[Source records]
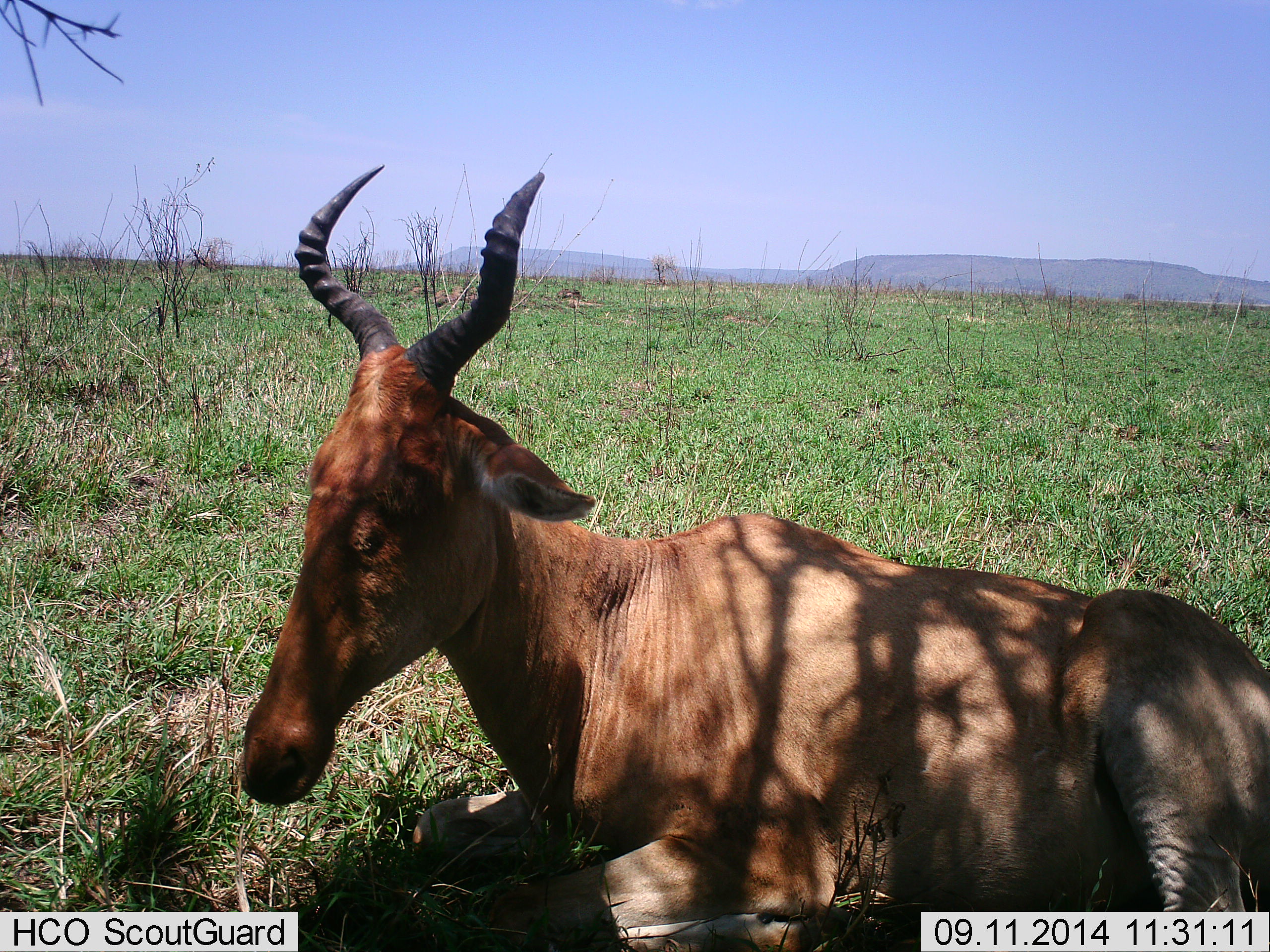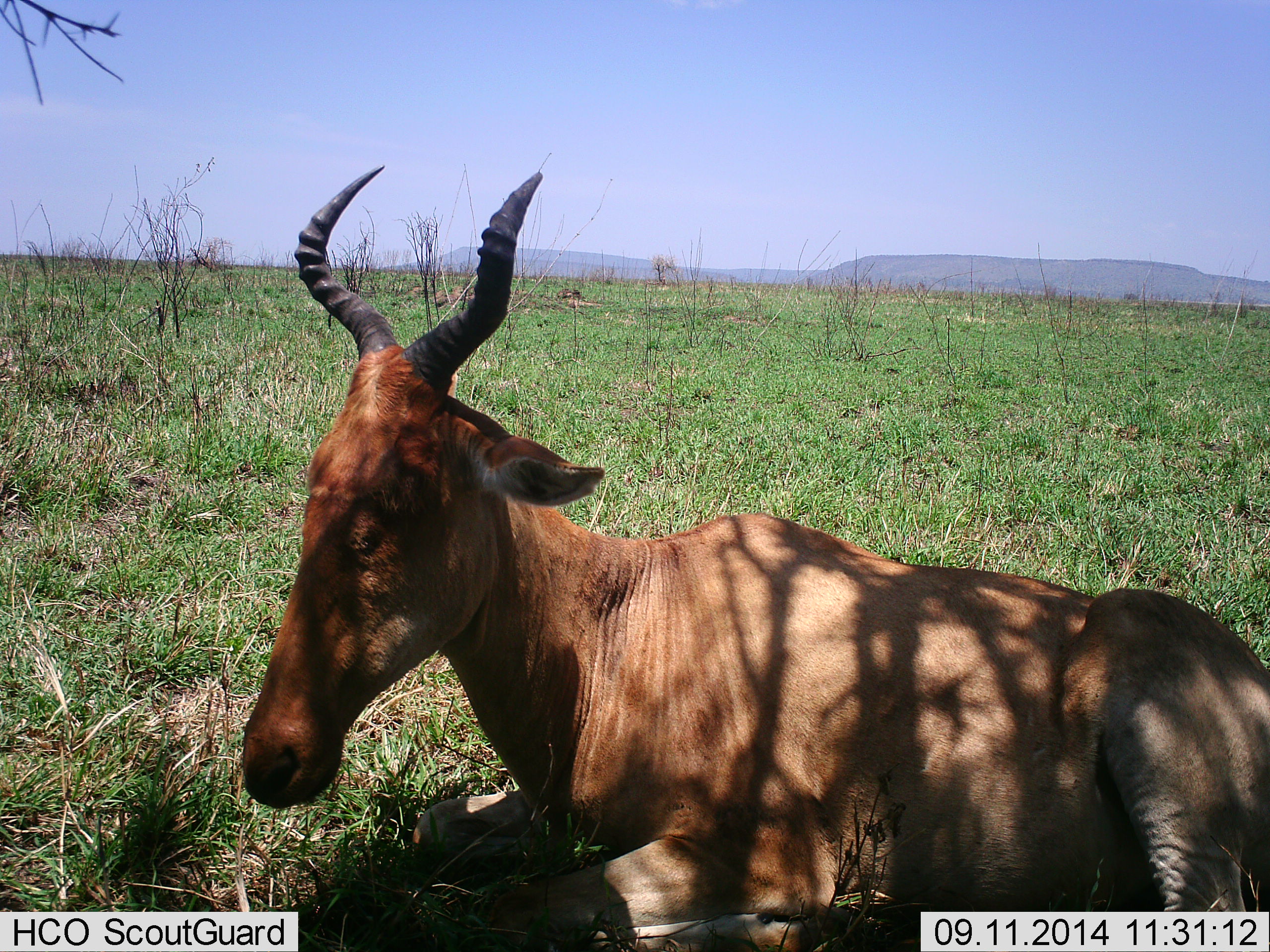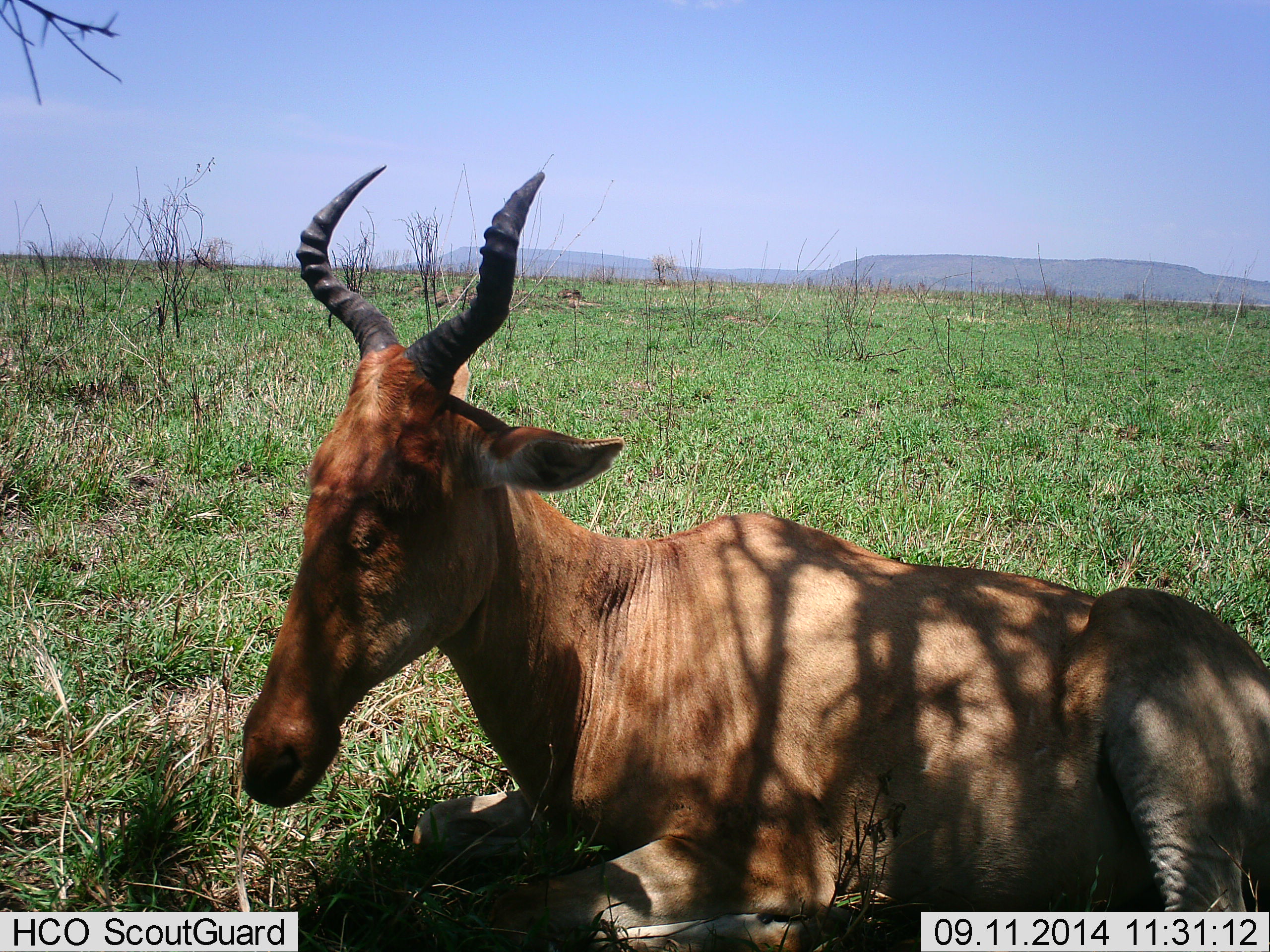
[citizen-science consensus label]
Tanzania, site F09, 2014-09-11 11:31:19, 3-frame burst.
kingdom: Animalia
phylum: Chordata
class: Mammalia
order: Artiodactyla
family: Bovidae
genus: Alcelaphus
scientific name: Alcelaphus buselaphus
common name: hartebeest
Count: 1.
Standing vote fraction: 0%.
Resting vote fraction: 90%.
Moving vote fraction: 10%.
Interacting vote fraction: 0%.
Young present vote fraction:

DIRECTIONS — The lines above that include "vote" should each be listed.

WRITTEN REPLY —
Standing vote fraction: 0%.
Resting vote fraction: 90%.
Moving vote fraction: 10%.
Interacting vote fraction: 0%.
Young present vote fraction:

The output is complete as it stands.